That's the introduction to FutureScape, a six-part television series hosted by actor James Woods. The series will premiere at 10 p.m., Nov. 19, on the Science Channel.
Linda Glenn, a lecturer in Humanities and Communication, appears in all six episodes – her “15 minutes of fame,” she says – as a bioethicist, lawyer and futurist.
– Nov. 14, 2013
Another publication for Humanities professor
Renee Curry, a professor in the Division of Humanities and Communication, has published an article in the latest issue of Imaginations: the Journal of Cross-Cultural Image Studies.
Her article appears in the Scandals of Horror issue and is titled “Beautiful Junkies, Images of Degradation in Requiem for a Dream,” in reference to Darren Aronofsky’s 2000 film based on Hubert Selby Jr., 1978 novel.
– Nov. 12, 2013
Can coral reefs adjust to global climate change?
A study by scientists at Cal State Monterey Bay, the University of British Columbia and the National Oceanic and Atmospheric Administration provides evidence that coral reefs may be able to adapt to moderate climate warming, improving their chance of surviving through the end of this century.
Results suggest corals have already adapted to part of the warming that has already occurred.
“While earlier modeling work suggested that coral reefs would be gone by the middle of this century, our study shows that if corals can adapt to warming over the past 40-60 years some coral reefs may persist through the end of this century,” said study lead author Cheryl Logan, an assistant professor in CSUMB’s Department of Science and Environmental Policy.
The study is published online in the journal Global Change Biology.
– Oct. 28, 2013
Art professor raises money for outreach programs
Professor Stephanie Anne Johnson performed her piece, "Every Twenty-One Days: Cancer, Yoga, and Me" at Niroga Yoga in Berkeley. Her standing-room-only performances raised over $700 for The Niroga Yoga Institute’s outreach programs to youth, the incarcerated, and underserved populations.
– Oct. 23, 2013
Scientists generate closer look at future climate conditions
Global models are the foundation for many important climate studies, but they typically show climate changes at very large geographic scales – on the order of 100 to 250 kilometers.
Using previously published large-scale climate model projections, a team of scientists from NASA; the Climate Analytics Group, a non-profit that provides climate data services; and California State University, Monterey Bay has produced climate projections for the U.S at a scale of one-half mile – approximately the size of a neighborhood.
To generate these high-resolution projections, researchers used an innovative scientific collaboration platform called the NASA Earth Exchange (NEX) at NASA’s Ames Research Center at Moffett Field.
The CSUMB scientists – Forrest Melton, Andy Michaelis and Weile Wang – contributed to all stages of the work, including the analysis, preparation of the dataset and documentation.
– Oct. 14, 2013
Mesa-Bains creates exhibit at UCLA museum
The Fowler Museum at UCLA will honor its 50th anniversary with special exhibitions starting this fall, and a former CSU Monterey Bay professor is part of the celebration.

Given data:
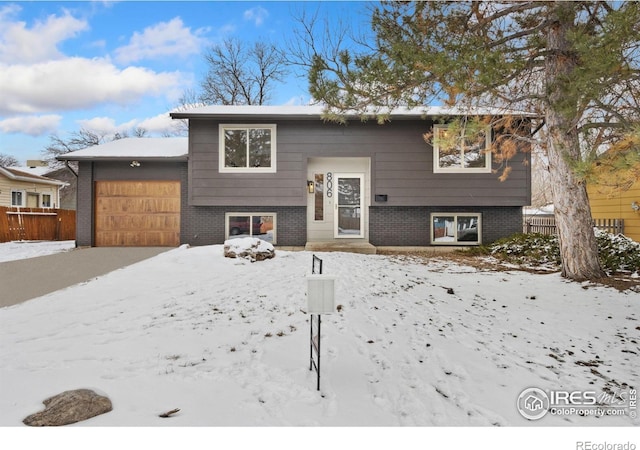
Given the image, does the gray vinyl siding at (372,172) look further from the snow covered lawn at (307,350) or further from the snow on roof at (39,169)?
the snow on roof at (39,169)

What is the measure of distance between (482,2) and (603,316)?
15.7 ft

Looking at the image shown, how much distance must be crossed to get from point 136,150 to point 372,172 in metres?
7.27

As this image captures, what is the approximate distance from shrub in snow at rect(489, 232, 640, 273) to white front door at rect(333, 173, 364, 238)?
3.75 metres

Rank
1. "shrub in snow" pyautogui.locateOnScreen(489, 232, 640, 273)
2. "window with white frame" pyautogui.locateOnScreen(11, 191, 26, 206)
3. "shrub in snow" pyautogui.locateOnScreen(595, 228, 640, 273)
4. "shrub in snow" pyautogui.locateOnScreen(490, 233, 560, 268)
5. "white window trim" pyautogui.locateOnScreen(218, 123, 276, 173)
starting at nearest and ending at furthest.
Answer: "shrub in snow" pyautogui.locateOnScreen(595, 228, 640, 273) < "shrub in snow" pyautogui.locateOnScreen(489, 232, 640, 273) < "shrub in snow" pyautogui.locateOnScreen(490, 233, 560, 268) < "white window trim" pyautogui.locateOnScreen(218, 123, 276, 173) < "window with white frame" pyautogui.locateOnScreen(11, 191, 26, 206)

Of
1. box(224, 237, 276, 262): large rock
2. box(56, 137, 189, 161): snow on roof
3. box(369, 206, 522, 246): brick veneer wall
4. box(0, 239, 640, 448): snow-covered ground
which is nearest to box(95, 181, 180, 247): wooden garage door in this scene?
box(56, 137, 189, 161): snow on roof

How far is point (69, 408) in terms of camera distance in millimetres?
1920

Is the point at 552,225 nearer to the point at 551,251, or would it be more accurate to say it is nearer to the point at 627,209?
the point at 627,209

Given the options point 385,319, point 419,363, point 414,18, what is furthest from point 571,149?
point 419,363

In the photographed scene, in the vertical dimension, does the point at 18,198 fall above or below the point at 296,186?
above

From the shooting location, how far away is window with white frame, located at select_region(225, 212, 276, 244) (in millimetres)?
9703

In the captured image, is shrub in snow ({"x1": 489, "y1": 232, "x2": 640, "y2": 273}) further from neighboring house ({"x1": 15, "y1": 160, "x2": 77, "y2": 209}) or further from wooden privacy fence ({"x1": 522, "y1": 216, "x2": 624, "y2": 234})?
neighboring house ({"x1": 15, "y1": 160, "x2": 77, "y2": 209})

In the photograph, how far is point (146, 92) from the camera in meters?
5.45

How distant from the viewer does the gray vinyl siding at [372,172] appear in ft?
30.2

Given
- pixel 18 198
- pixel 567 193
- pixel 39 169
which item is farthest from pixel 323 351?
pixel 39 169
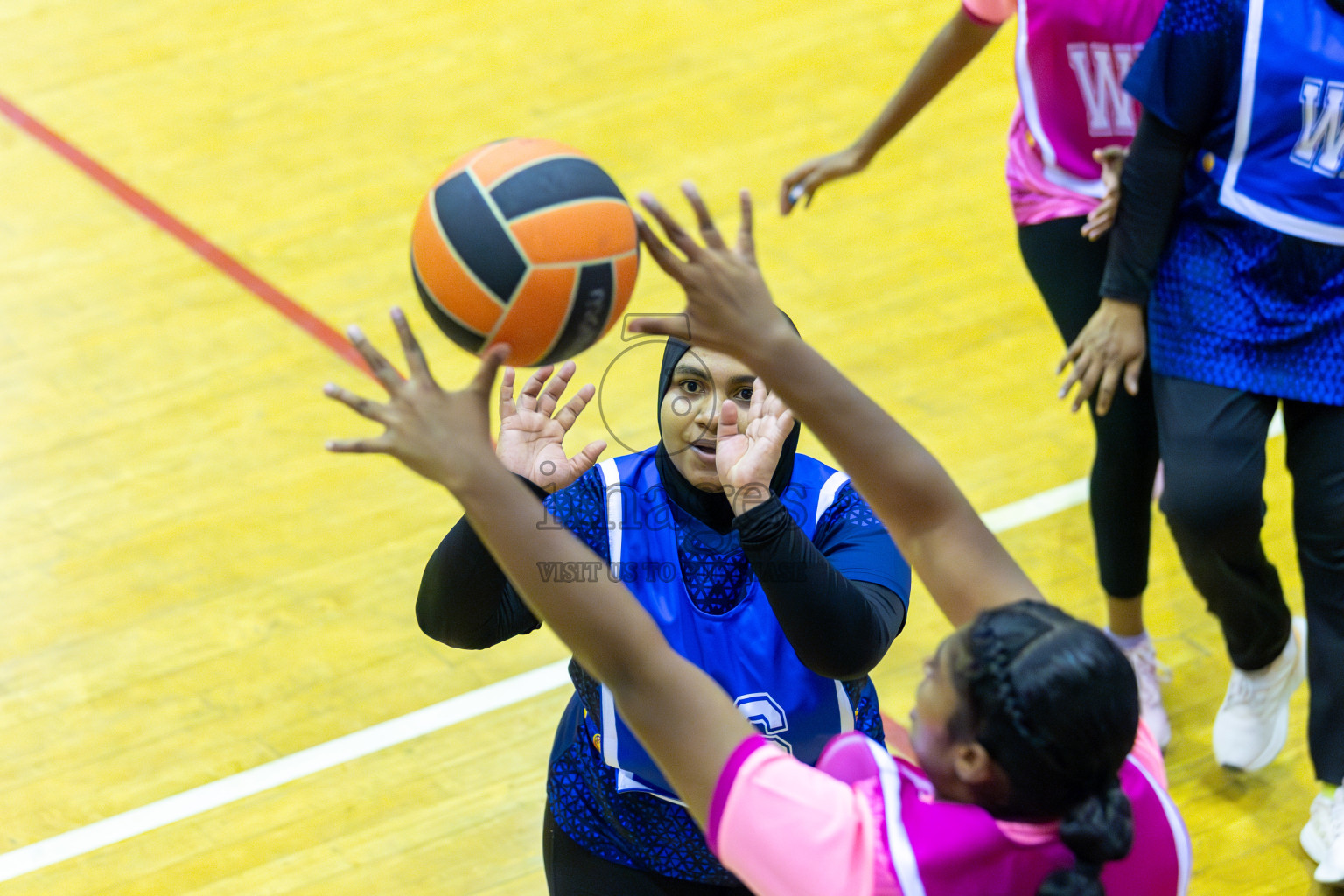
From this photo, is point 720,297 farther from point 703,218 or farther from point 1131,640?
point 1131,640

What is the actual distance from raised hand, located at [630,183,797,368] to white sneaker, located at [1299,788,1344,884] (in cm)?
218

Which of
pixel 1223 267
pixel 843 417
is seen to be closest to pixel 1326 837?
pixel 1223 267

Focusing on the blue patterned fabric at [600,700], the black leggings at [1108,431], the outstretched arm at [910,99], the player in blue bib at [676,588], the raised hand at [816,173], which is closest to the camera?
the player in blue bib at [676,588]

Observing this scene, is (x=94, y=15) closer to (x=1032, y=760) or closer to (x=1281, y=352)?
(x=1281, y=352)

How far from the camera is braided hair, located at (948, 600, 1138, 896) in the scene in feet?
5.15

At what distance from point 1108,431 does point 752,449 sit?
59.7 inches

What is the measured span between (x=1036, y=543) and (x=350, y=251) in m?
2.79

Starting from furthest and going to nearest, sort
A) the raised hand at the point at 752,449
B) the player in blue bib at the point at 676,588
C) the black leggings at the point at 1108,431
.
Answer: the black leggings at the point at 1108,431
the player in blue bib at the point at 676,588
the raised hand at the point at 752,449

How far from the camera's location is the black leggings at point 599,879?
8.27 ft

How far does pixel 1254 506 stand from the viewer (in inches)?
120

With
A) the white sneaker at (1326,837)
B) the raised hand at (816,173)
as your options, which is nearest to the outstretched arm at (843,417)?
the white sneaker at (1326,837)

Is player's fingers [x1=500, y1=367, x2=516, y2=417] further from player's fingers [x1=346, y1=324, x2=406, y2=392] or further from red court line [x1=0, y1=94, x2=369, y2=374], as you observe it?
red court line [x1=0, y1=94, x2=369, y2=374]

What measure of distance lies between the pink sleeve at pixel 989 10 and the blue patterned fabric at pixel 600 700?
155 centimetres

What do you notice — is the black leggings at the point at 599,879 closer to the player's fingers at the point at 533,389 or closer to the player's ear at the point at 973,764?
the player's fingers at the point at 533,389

What you will do:
[a] Below are three statements about the university news page. For each one, say yes or no on whether it agrees with that page, and quote the exact words that decide it.
(i) FutureScape first airs on the Science Channel at 10 p.m. on Nov. 19.
(ii) The coral reef study came out in the print edition of Global Change Biology.
(iii) The new U.S. climate projections work at a scale of about one-half mile.
[b] Extend the university news page past its last sentence, the one about the Fowler Museum at UCLA.

Answers:
[a]
(i) Yes: "The series will premiere at 10 p.m., Nov. 19, on the Science Channel."
(ii) No: "The study is published online in the journal Global Change Biology."
(iii) Yes: "at a scale of one-half mile – approximately the size of a neighborhood."

[b]
Amalia Mesa-Bains, former chair of the Visual and Public Art Department and professor emeritus, will work with the Fowler collections to create "New World Wunderkammer," which will include three Cabinets of Curiosity focused on the Americas, Africa, and the Colonial works of the New World.
– Sept. 29, 2013
Faculty filmmakers highlighed at Days and Nights Festival
Work by CSU Monterey Bay faculty members Soyeon Kim and Luis Camara will be part of the program of locally made films when their work screens as part of the Philip Glass Center for the Arts, Science and Environment’s annual Days and Nights Festival Oct. 2-6.
Both films explore primary connections between parents and children in relation to specific landscapes.
– Sept. 25, 2013
News from Humanities faculty members
• Humanities Division faculty members Aimee Suzara and Debra Busman have had a panel proposal accepted for the Association of Writers and Writing Programs 2014 conference. The conference will be held Feb. 26-March 3 in Seattle.
• Suzara's first full-length book of poetry, Souvenir, has been accepted for publication by Word Tech Editions. The book should be available in early 2014.
• "A New Approach to Developmental Education: Fostering Habits of Mind in Today's Students," by Dr. Jennifer Fletcher, has been accepted for publication by Stylus Publishing. A number of CSUMB faculty members contributed to the text.
• Frances Adler and Kenneth Leatham were finalists for the Montreal International Poetry Prize. Professor Adler's poem "Supreme" and Professor Leatham's "Breakup" were selected from among 2,000 poems from 70 countries of the English-speaking world; 50 were named finalists. The poems will be included in a global anthology, due out at the end of this month.
Leatham's poems "Hiser Beach" and "Song" appeared in the Autumn 2013 edition of the Monterey Poetry Review. His poem "Rosie" was translated and published in the October 2013 Turkish literary journal Gard.
• Frank Bardacke's article, "The UFW and the Undocumented," was published in the spring 2013 edition of the journal International Labor and Working-Class History.
– Sept. 5, 2013
Dean, faculty member collaborate on journal article
Dr. Brian Simmons, dean of the College of Professional Studies, collaborated with Dr. John Berteaux, chair of the Division of Humanities and Communication, on an article published in the autumn issue of the Journal of Social Era Knowledge. "Additing Relational Accountability to Issues Concerning the Ethics of Care" is the co-authored article.
– Sept. 5, 2013
Professor, alumna publish on California missions
Professor Ruben Mendoza and his former student Jennifer Lucido – currently in graduate school at Sonoma State – have contributed articles to the November 2013 edition of the California Mission Studies Association Boletín.
Dr. Mendoza pointed out that "the subject matter is a direct byproduct of work undertaken by the students of the Social, Behavioral and Global Studies program in local community service learning venues."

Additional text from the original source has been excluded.